Paper 2 addresses a fundamental frontier in AI—creative physical intelligence and affordance-grounded reasoning in LMMs. By introducing a novel benchmark and an alignment method for embodied problem-solving, it bridges vision, language, and robotics, offering broader theoretical and multi-disciplinary impact. Paper 1 presents a highly practical systems optimization for retrieval agents, but its contribution is more incremental and applied compared to the foundational cognitive capabilities explored in Paper 2.
Paper 2 addresses a critical bottleneck in LLM trustworthiness—Chain-of-Thought faithfulness—by bridging mechanistic interpretability with external outputs. Its computationally efficient circuit-tracing approach using Fused Gromov-Wasserstein distance offers high methodological rigor. While Paper 1 introduces a valuable multimodal benchmark, Paper 2's foundational contribution to AI safety and alignment has broader theoretical implications and higher potential impact across the widespread deployment of reasoning models.

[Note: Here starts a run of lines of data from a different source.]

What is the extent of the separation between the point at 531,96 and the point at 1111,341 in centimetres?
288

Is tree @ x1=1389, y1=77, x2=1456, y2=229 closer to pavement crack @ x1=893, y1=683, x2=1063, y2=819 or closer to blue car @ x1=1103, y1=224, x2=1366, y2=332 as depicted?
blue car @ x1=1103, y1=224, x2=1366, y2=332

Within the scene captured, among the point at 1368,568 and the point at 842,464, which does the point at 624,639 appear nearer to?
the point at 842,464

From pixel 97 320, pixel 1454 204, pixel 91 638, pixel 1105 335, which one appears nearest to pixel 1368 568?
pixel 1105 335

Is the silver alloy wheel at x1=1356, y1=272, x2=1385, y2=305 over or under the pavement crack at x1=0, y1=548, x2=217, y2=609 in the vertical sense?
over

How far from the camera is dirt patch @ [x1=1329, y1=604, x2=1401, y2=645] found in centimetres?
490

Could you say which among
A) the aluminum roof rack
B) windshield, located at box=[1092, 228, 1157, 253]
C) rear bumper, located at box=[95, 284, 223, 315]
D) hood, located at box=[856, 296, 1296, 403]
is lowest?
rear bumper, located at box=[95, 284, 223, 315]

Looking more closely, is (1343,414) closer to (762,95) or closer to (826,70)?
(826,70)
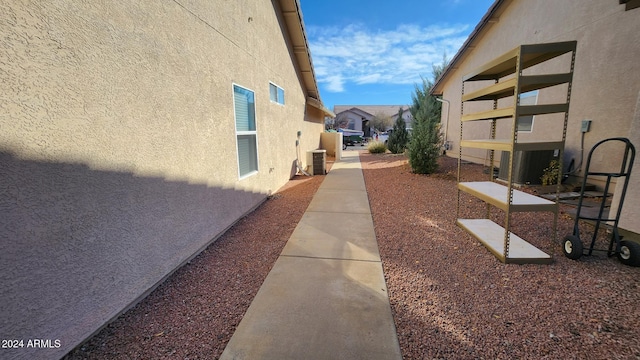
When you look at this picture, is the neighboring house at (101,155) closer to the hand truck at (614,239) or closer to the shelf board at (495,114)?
the shelf board at (495,114)

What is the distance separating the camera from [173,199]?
2.95 metres

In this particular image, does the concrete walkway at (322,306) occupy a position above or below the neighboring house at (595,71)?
below

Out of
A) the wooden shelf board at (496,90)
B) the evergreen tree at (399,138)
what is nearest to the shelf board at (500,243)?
the wooden shelf board at (496,90)

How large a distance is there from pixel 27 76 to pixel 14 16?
1.17ft

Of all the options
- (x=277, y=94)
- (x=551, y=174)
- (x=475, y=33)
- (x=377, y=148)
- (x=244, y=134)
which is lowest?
(x=551, y=174)

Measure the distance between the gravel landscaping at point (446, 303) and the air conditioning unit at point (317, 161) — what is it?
572 centimetres

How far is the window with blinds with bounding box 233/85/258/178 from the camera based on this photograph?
4.77 m

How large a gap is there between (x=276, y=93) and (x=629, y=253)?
7211mm

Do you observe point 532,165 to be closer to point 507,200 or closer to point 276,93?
point 507,200

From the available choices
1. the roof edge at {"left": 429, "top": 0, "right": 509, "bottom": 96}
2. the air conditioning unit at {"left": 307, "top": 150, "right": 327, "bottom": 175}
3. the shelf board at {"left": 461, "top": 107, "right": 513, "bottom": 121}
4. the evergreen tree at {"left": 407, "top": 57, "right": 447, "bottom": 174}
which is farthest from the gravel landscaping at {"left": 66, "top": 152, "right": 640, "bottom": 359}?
the roof edge at {"left": 429, "top": 0, "right": 509, "bottom": 96}

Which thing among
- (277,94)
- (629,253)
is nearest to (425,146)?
(277,94)

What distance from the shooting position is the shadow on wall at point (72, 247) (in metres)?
1.58

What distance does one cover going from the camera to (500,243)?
355 centimetres

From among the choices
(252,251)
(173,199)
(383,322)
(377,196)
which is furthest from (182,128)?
(377,196)
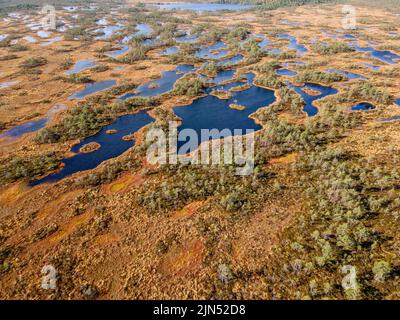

Paper 1 likely has higher impact due to stronger novelty and broader relevance: it introduces a new benchmark targeting an under-evaluated capability (affordance-grounded creative tool use) and proposes an alignment framework addressing a core failure mode (grounded exploration vs hallucination) applicable across multimodal agents and embodied reasoning. Its applications extend to robotics, interactive assistants, and safety/grounding. Paper 2 is valuable and practical for improving long-text alignment in CLIP with an efficient method and dataset, but the contribution is more incremental within established VLM fine-tuning and alignment paradigms.